According to the reports of those in attendance at OTAs, Pittsburgh Steelers rookie first-round draft pick Devin Bush, the inside linebacker out of Michigan that the team traded up 10 spots for to draft 10th overall, spent a good portion of the first week of practices lining up with the first-team defense. He even took his turn calling the defense.
Starting and calling the defense is nothing new to him, of course. That’s the life he knew at Michigan under Jim Harbaugh. It’s almost certainly nothing but a matter of time before he continues that way of life with the Steelers under Mike Tomlin. The question is simply how much time it will take. It might be none at all.
Bush could start without the responsibility of being the one to wear the green dot, but it’s easy to get the sense that it’s something he wants to do, the way that Ryan Shazier also wanted to embrace that responsibility as soon as he was able to and the coaches would allow for it.
In Bush’s favor is the fact that he is a second-generation football player who can lean on the wisdom of his father. In his favor is the fact that he knows how to call plays. In his favor is the fact that he is already familiar with quite a bit of the Steelers’ defensive playbook—once he’s able to translate it.
The same concepts go by different names from what he knew. That’s what he’s learning now. And it’s a task that he embraces. “As long as you put your head in the playbook a couple minutes a day, start memorizing stuff and come out here and rep it, you start getting better and better”, he told the team’s website.
He was already calling the defense during rookie minicamp, though of course somebody has to call the defense, and the reality is that the majority of those participating in a rookie minicamp are going to be people who have no NFL experience whatsoever, so it might as well be the high first-round pick doing it.
To immediately graduate to getting the opportunity to do some of the play-calling with the first-string defense weeks later with the start of OTAs, however, is not insignificant.
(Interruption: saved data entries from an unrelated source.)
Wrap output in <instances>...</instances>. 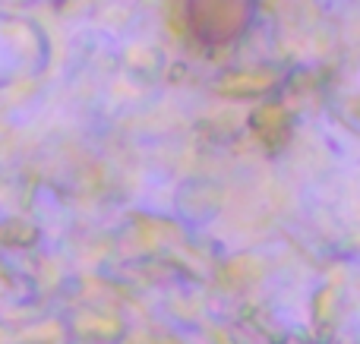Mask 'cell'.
<instances>
[{
	"label": "cell",
	"instance_id": "1",
	"mask_svg": "<svg viewBox=\"0 0 360 344\" xmlns=\"http://www.w3.org/2000/svg\"><path fill=\"white\" fill-rule=\"evenodd\" d=\"M259 0H186L190 32L209 48H221L247 35Z\"/></svg>",
	"mask_w": 360,
	"mask_h": 344
}]
</instances>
And we know that he did this. Cameron Heyward even talked about the team joking about him needing to get more bass in his voice.
Bush’s study habits are something that was already documented during his college career, so I think it’s safe to say he’ll stand a fairly good chance of being up to speed with the playbook, and with the ability to communicate it from the sideline to the field, by the time the regular season begins. If not, the team has alternatives, but the role will be his sooner or later.